**Background** Let V denote the standard (2-dimensional) module for the Lie algebra sl_{2}(C), or equivalently for the universal envelope U = U(sl_{2}(C)). The Temperley-Lieb algebra TL_{d} is the algebra of intertwiners of the d-fold tensor power of V.

TL

_{d}= End_{U}(V⊗…⊗V)

Now, let the symmetric group, and hence its group algebra CS_{d}, act on the right of V⊗…⊗V by permuting tensor factors. According to Schur-Weyl duality, V⊗…⊗V is a (U,CS_{d})-bimodule, with the image of each algebra inside End_{C}(V⊗…⊗V) being the centralizer of the other.

In other words, TL_{d} is a quotient of CS_{d}. The kernel is easy to describe. First decompose the group algebra into its Wedderburn components, one matrix algebra for each irrep of S_{d}. These are in bijection with partitions of d, which we should picture as Young diagrams. The representation is faithful on any component indexed by a diagram with at most 2 rows and it annihilates all other components.

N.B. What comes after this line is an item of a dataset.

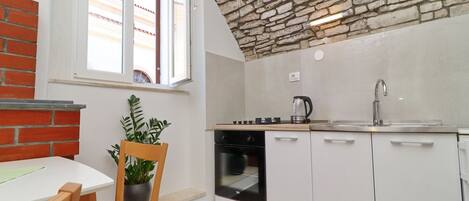 Fridge, oven, stovetop, cookware/dishes/utensils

So far, I have deliberately avoided the description of the Temperley-Lieb algebra as a diagram algebra in the sense that Kauffman describes it. Here's the rub: by changing variables in S_{d} to u_{i} = s_{i} + 1, where s_{i} = (i i+1), the structure coefficients in TL_{d} are all integers so that one can define a ℤ-form TL_{d}(ℤ) by these formulas.

TL

_{d}= C ⊗ TL_{d}(ℤ)

As product of matrix algebras (as in the Wedderburn decomposition), TL_{d} has a ℤ-form, as well: namely, matrices of the same dimensions over ℤ. These two rings are very different, the latter being rather trivial from the point of view of knot theory. They only become isomorphic after a base change to C.

There is a super-analog of this whole story. Let U = U(gl_{1|1}(C)), let V be the standard (1|1)-dimensional module, and let the symmetric group act by signed permutations (when two odd vectors cross, a sign pops up). An analogous Schur-Weyl duality statement holds, and so, by analogy, I call the algebra of intertwiners the super-Temperley-Lieb algebra, or STL_{d}.

Over the complex numbers, STL_{d} is a product of matrix algebras corresponding to the irreps of S_{d} indexed by hook partitions. Young diagrams are confined to one row and one column (super-row!). In that sense, STL_{d} is understood. However, idempotents involved in projecting onto these Wedderburn components are nasty things that cannot be defined over ℤ

**Question 1:** Does STL_{d} have a ℤ-form that is compatible with the standard basis for CS_{d}?

**Question 2:** I am pessimistic about Q1; hence, the follow up: why not? I suspect that this has something to do with cellularity.

**Question 3:** I care about q-deformations of everything mentioned: U_{q} and the Hecke algebra, respectively. What about here? I am looking for a presentation of STL_{d,q} defined over ℤ[q,q^{-1}].